- [WHAT THE TASK ASKS] Return, without changes, the lines of the items below, starting at the line containing "Of tree detection(73, 56, 101, 110)" and continuing through the last line of the items. Leave out everything before that line.

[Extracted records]
··········
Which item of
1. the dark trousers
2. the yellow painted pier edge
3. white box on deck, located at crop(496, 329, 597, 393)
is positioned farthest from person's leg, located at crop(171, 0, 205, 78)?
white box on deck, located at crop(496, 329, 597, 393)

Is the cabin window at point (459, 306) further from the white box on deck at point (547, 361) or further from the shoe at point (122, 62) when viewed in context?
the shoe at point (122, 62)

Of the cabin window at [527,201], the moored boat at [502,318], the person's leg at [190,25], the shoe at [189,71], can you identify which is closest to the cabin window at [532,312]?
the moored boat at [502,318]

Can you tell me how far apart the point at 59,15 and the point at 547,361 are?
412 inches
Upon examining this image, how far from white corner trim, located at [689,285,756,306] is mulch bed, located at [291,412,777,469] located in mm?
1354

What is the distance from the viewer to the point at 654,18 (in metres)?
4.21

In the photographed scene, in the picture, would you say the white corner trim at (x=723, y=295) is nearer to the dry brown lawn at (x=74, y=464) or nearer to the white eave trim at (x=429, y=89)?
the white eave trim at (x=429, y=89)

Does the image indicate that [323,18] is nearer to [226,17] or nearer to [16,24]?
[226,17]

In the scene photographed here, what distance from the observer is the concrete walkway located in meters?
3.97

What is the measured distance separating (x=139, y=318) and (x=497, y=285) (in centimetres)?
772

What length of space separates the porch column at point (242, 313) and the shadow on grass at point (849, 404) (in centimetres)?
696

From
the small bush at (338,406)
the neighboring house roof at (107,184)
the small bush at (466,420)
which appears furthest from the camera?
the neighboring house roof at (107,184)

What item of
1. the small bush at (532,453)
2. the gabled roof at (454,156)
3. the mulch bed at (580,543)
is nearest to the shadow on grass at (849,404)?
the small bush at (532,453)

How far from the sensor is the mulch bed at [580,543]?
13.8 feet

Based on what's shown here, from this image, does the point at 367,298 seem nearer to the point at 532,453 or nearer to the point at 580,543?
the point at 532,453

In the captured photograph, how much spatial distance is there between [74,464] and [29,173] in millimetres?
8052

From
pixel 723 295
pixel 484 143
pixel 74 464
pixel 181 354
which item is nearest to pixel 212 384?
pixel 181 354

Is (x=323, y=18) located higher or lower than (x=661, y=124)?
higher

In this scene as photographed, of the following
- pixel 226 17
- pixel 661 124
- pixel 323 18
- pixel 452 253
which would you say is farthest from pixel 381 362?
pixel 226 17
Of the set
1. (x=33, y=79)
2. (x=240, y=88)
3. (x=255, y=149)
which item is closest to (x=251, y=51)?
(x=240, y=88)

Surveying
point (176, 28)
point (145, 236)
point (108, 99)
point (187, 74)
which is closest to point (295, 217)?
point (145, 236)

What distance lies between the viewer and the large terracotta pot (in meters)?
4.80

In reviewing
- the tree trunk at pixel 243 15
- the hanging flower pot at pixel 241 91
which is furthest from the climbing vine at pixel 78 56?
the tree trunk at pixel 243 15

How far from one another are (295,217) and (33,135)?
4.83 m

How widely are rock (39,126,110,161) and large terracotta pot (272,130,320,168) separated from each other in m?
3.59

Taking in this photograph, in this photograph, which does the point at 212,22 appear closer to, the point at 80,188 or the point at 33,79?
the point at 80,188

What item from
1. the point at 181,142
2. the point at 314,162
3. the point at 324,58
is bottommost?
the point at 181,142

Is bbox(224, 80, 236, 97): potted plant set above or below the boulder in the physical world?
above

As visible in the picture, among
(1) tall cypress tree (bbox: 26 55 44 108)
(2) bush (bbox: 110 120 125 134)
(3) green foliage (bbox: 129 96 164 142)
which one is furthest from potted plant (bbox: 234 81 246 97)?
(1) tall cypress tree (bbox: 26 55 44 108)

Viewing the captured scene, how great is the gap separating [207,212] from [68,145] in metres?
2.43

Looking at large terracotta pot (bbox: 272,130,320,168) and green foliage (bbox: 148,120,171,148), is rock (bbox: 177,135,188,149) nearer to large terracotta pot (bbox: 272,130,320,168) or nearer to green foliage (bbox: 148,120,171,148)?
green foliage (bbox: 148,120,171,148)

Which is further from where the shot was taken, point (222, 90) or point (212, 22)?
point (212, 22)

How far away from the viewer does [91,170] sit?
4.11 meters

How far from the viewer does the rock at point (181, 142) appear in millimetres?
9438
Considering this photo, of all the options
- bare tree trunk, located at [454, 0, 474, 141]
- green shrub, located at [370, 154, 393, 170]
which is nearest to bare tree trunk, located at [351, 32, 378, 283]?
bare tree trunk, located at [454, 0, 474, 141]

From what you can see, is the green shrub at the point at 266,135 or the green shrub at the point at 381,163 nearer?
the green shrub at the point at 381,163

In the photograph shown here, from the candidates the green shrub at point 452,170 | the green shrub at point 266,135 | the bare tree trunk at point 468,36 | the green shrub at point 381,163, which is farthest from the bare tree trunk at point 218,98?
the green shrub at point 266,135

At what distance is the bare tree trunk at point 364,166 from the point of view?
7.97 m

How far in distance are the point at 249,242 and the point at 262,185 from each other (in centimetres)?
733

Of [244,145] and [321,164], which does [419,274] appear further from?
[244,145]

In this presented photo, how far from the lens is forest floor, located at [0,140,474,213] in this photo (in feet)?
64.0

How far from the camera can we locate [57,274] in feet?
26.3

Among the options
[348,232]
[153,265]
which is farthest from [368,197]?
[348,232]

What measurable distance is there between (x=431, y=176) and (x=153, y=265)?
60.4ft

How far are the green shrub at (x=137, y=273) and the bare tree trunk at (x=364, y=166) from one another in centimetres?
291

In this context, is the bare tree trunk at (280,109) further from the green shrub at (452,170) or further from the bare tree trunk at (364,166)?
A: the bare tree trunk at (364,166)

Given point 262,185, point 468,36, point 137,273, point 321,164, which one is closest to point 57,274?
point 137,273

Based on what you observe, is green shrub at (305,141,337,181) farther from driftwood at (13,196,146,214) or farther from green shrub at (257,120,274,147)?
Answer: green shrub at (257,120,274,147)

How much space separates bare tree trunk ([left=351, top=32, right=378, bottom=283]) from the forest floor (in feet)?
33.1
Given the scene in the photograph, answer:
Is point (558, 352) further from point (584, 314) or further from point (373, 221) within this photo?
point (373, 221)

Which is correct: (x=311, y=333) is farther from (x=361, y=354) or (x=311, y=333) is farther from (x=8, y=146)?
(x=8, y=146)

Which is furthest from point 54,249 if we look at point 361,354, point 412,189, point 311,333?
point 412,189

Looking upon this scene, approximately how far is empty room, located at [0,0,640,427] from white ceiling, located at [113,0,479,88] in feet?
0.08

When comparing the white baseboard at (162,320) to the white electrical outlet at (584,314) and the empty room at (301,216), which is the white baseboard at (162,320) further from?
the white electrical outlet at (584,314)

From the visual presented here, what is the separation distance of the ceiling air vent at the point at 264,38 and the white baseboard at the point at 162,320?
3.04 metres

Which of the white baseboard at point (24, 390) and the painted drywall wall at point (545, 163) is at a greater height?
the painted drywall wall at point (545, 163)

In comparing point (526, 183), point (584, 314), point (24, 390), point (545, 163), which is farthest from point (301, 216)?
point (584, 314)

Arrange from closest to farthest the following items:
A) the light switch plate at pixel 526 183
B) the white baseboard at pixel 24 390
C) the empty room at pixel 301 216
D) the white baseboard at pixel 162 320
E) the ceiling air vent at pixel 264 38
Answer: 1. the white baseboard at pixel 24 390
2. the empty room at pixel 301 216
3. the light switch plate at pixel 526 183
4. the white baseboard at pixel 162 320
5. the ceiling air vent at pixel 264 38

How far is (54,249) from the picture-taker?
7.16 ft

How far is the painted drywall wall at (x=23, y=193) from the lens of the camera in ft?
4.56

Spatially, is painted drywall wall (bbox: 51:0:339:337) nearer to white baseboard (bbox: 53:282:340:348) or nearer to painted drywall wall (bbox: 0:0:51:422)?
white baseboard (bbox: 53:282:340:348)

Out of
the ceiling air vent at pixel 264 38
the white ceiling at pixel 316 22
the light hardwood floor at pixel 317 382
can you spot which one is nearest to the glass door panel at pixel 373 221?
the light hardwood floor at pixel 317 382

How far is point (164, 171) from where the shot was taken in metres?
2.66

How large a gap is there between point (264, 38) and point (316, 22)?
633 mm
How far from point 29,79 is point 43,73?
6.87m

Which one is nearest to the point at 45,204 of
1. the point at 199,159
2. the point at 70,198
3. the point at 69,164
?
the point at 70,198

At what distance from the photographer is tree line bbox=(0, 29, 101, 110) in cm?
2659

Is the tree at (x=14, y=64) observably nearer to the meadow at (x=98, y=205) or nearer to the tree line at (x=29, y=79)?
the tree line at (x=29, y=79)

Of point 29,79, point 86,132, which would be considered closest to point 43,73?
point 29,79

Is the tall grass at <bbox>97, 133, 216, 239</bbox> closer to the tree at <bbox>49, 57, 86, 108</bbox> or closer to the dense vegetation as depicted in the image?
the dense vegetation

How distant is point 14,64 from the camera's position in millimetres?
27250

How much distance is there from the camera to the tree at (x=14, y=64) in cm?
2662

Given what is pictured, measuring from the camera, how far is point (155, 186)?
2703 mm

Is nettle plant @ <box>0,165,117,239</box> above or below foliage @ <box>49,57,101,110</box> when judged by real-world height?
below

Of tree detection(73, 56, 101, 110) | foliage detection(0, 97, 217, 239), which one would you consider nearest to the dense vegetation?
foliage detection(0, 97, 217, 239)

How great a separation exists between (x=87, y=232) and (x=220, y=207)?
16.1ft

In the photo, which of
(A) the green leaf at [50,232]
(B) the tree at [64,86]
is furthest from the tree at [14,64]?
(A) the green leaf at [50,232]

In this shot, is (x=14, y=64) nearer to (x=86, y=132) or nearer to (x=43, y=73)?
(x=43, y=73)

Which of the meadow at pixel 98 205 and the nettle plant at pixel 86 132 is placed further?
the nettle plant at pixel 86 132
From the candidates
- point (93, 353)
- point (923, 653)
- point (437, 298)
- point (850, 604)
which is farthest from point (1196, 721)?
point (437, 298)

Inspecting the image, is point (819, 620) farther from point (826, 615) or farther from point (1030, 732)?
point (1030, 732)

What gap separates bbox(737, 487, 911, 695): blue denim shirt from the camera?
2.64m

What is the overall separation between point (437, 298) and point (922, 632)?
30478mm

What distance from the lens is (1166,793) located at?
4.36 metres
··········
- [EXERCISE RESPONSE]
Of tree detection(73, 56, 101, 110) | foliage detection(0, 97, 217, 239), which one would you consider nearest to the dense vegetation?
foliage detection(0, 97, 217, 239)

How great a separation exists between (x=87, y=232) and (x=220, y=207)?
16.1ft

In the photo, which of
(A) the green leaf at [50,232]
(B) the tree at [64,86]
is furthest from the tree at [14,64]?
(A) the green leaf at [50,232]

In this shot, is (x=14, y=64) nearer to (x=86, y=132) or nearer to (x=43, y=73)?
(x=43, y=73)

Which of the meadow at pixel 98 205 and the nettle plant at pixel 86 132 is placed further?
the nettle plant at pixel 86 132
From the candidates
- point (93, 353)
- point (923, 653)
- point (437, 298)
- point (850, 604)
which is farthest from point (1196, 721)?
point (437, 298)

Inspecting the image, is point (819, 620) farther from point (826, 615) or farther from point (1030, 732)?
point (1030, 732)

What gap separates bbox(737, 487, 911, 695): blue denim shirt from the camera?
2.64m

What is the overall separation between point (437, 298) and point (922, 632)?
30478mm

What distance from the lens is (1166,793) located at?
4.36 metres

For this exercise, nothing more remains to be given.